Mime’s New Star Is Trygve Wakenshaw

“Rubber-limbed” New Zealander Trygve Wakenshaw is “one of the most talented acts of the new mime movement,” Tristram Fane Saunders writes for the Telegraph. Trained at École Philippe Gaulier (“essentially RADA for clowns”), Wakenshaw has won a number of awards in New Zealand and Australia, and his new show Nautilus earned him a Foster’s nomination at last year’s Edinburgh Fringe.

“Compared to his edgier peers, Wakenshaw is endearingly traditional, using familiar tricks (invisible walls, climbing-the-rope, lipsyncing) in new and daring ways. Nautilus is a show that even the father of mime, Marcel Marceau, would recognise and enjoy.

“Working without props, and dressed in a plain grey suit, Wakenshaw leaps quickly between his surreal vignettes; he’s a dinosaur one moment, a self-basting chicken the next. Half the enjoyment comes from playing catch-up, though there’s rarely a moment when the audience can’t work out where (or what) he is.

“He even finds room for social commentary: a creepy lothario gropes, then milks, a cow in a night-club, only to learn with force that ‘Moo means moo.’

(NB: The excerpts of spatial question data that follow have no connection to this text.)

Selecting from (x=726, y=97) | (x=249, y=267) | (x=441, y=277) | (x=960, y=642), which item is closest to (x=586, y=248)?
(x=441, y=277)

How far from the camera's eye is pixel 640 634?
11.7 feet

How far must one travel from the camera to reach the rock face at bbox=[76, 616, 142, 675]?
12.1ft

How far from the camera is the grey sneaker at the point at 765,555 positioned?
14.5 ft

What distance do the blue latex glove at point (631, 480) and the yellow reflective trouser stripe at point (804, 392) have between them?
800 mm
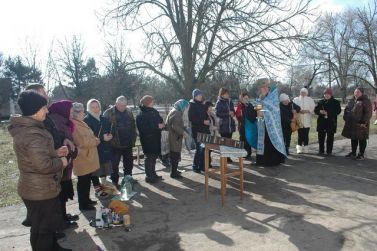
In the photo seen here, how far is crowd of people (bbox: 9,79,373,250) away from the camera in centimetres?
382

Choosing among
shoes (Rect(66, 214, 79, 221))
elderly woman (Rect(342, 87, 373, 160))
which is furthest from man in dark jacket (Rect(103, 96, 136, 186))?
elderly woman (Rect(342, 87, 373, 160))

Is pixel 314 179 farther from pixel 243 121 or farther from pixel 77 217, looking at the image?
pixel 77 217

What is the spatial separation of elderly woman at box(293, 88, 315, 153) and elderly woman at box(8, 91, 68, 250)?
7325 millimetres

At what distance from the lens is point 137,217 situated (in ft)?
18.3

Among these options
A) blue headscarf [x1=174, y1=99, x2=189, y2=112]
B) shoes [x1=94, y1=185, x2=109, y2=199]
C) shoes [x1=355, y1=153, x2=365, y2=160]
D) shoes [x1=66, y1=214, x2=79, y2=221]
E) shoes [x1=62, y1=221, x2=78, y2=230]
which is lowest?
shoes [x1=62, y1=221, x2=78, y2=230]

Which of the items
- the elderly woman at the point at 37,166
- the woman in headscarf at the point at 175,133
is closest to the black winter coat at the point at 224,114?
the woman in headscarf at the point at 175,133

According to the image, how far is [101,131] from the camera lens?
273 inches

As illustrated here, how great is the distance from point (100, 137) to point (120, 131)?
0.43 meters

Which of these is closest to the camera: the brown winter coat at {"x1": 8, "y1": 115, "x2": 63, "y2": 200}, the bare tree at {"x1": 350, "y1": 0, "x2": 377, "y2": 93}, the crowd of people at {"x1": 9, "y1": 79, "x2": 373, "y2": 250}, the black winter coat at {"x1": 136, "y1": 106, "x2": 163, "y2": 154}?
the brown winter coat at {"x1": 8, "y1": 115, "x2": 63, "y2": 200}

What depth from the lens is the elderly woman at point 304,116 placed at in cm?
986

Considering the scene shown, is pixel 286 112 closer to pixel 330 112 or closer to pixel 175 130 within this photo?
pixel 330 112

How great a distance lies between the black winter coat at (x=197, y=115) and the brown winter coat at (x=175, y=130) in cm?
36

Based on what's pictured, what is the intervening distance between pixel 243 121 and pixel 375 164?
3.19 meters

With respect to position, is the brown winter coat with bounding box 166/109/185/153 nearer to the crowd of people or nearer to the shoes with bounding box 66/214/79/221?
the crowd of people
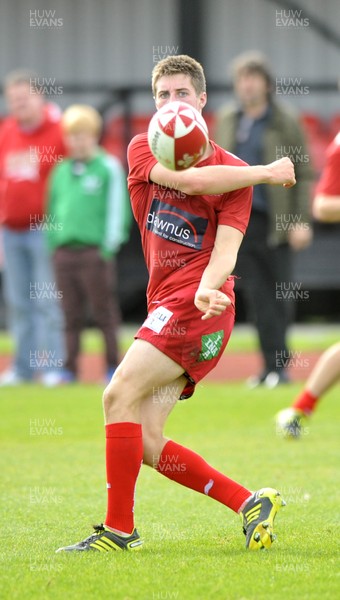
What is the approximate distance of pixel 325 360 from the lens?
8.33 meters

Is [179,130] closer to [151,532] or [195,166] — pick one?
[195,166]

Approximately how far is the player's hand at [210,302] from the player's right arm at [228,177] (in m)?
0.45

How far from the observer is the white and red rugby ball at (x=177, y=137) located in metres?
4.77

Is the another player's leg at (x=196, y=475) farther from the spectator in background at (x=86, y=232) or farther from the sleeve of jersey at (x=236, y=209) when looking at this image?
the spectator in background at (x=86, y=232)

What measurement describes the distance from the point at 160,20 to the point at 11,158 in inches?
358

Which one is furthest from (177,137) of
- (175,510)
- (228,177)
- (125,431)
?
(175,510)

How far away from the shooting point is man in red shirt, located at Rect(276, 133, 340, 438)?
826 cm

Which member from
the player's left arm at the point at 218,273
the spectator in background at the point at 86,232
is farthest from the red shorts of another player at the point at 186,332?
the spectator in background at the point at 86,232

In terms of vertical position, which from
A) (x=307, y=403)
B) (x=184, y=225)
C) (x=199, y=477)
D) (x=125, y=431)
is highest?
(x=184, y=225)

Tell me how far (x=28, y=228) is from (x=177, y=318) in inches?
280

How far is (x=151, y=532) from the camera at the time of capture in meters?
5.64

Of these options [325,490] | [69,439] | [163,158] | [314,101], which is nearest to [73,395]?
[69,439]

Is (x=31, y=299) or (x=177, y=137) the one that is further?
(x=31, y=299)

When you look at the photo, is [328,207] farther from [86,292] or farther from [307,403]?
[86,292]
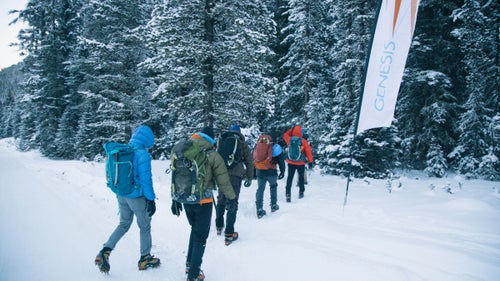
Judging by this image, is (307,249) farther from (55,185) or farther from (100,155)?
(100,155)

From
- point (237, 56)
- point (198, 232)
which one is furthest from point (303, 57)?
point (198, 232)

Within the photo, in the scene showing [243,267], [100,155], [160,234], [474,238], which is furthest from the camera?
[100,155]

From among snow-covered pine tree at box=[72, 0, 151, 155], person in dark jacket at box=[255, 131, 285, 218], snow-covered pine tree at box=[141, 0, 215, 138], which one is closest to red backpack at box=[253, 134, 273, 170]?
person in dark jacket at box=[255, 131, 285, 218]

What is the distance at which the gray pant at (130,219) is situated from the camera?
13.5ft

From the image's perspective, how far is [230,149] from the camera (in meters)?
5.24

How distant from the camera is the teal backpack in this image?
13.0ft

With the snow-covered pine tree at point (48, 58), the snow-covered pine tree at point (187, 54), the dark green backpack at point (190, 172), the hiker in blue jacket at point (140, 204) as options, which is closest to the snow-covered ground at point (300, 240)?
the hiker in blue jacket at point (140, 204)

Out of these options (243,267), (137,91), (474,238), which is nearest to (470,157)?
(474,238)

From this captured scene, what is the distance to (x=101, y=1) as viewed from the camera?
15.7m

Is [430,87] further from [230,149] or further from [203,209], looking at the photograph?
[203,209]

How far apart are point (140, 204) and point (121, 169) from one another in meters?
0.64

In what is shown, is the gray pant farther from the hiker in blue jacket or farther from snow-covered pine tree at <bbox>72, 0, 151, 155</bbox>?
snow-covered pine tree at <bbox>72, 0, 151, 155</bbox>

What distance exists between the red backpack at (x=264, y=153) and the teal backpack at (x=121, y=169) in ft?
10.3

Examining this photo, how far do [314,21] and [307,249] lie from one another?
566 inches
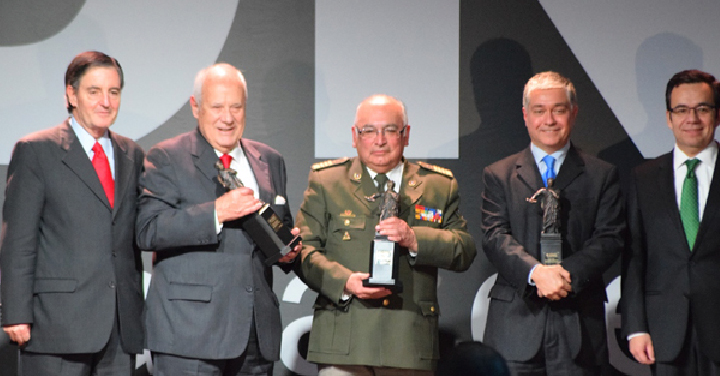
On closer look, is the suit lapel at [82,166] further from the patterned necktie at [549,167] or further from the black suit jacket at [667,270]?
the black suit jacket at [667,270]

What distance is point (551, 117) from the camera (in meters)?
3.53

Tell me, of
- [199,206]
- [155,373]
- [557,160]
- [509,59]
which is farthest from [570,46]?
[155,373]

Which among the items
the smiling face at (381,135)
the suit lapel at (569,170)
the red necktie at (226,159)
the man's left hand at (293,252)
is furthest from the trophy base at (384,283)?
the suit lapel at (569,170)

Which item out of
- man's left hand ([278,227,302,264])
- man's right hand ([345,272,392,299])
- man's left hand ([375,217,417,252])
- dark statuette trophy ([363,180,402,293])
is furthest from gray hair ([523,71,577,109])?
man's left hand ([278,227,302,264])

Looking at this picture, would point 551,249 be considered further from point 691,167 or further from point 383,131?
point 383,131

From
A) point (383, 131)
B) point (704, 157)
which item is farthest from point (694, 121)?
point (383, 131)

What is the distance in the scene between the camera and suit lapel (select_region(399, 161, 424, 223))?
341 cm

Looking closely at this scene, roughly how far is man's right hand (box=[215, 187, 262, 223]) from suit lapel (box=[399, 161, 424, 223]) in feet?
2.24

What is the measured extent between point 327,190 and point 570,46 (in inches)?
82.2

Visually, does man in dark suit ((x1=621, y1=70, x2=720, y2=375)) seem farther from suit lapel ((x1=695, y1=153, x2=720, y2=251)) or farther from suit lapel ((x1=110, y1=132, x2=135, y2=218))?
suit lapel ((x1=110, y1=132, x2=135, y2=218))

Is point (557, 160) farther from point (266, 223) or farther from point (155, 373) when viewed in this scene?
point (155, 373)

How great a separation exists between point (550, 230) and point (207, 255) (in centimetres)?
147

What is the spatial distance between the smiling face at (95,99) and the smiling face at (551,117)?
192cm

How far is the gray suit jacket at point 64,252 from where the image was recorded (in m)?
3.17
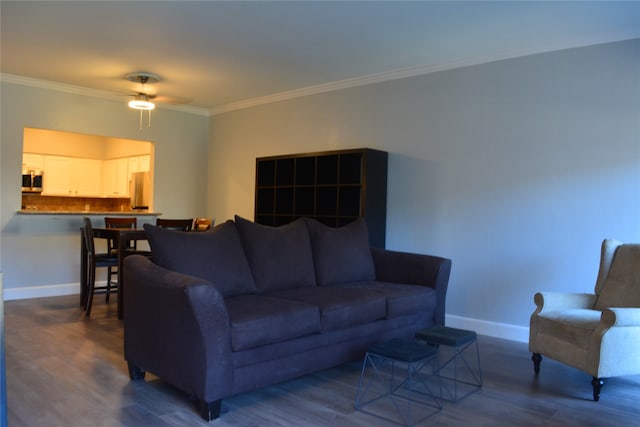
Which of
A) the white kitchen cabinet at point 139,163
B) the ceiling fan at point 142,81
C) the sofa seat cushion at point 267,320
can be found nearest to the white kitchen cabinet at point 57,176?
the white kitchen cabinet at point 139,163

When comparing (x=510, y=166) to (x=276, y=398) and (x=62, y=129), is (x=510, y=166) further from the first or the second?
(x=62, y=129)

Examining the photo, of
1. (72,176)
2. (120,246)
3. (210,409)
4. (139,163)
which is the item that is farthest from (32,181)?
(210,409)

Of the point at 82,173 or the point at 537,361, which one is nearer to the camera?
the point at 537,361

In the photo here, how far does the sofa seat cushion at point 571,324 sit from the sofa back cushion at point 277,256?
1.70 metres

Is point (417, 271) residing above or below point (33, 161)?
below

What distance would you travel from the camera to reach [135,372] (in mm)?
3246

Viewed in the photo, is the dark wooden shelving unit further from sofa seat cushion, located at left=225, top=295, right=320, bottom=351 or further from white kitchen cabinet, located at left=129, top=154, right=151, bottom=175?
white kitchen cabinet, located at left=129, top=154, right=151, bottom=175

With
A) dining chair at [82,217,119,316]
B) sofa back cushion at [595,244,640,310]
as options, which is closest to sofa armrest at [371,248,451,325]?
sofa back cushion at [595,244,640,310]

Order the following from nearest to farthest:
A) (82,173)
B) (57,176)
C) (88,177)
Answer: (57,176) → (82,173) → (88,177)

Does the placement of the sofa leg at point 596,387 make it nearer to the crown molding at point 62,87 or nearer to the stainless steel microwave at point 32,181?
the crown molding at point 62,87

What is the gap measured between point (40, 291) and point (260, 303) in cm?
420

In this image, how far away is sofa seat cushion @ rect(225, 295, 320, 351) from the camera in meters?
2.77

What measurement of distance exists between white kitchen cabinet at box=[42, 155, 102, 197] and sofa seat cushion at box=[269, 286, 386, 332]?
6.63m

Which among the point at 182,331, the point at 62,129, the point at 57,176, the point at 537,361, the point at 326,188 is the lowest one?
the point at 537,361
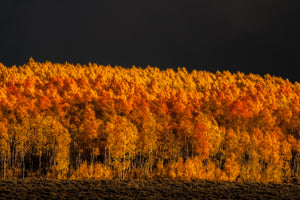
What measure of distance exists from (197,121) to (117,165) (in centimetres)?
2738

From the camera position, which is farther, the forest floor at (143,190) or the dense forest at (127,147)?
the dense forest at (127,147)

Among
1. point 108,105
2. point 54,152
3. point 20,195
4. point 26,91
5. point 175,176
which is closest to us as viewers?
point 20,195

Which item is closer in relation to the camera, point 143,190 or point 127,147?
point 143,190

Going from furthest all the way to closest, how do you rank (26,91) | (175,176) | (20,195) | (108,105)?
(26,91) → (108,105) → (175,176) → (20,195)

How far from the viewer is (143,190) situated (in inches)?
2058

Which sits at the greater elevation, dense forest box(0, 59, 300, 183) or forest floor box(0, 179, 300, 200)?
dense forest box(0, 59, 300, 183)

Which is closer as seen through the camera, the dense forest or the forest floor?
the forest floor

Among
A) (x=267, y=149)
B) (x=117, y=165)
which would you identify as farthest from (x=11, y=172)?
(x=267, y=149)

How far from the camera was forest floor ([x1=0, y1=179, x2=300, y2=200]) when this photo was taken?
150 ft

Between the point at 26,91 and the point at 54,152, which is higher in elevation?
the point at 26,91

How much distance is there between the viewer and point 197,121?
301 ft

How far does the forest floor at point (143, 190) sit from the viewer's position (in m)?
45.8

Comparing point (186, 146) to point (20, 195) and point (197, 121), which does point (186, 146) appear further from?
point (20, 195)

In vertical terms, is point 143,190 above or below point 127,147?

“Tellingly, one of his creations is a smug, stand-up comedian, whose material is so formulaic the crowd can follow each word of his wordless routine. It’s a neat trick, allowing Wakenshaw to set out his stall as a radical alternative.

“Mime may never be the new rock ’n’ roll (though David Bowie did start out as a trained mime-artist), but Wakenshaw makes a strong case for it as the new comedy.”

Nautilus is on at the Soho Theatre in London until 23 January.

Original article by Tristram Fane Saunders, The Telegraph, January 14, 2016.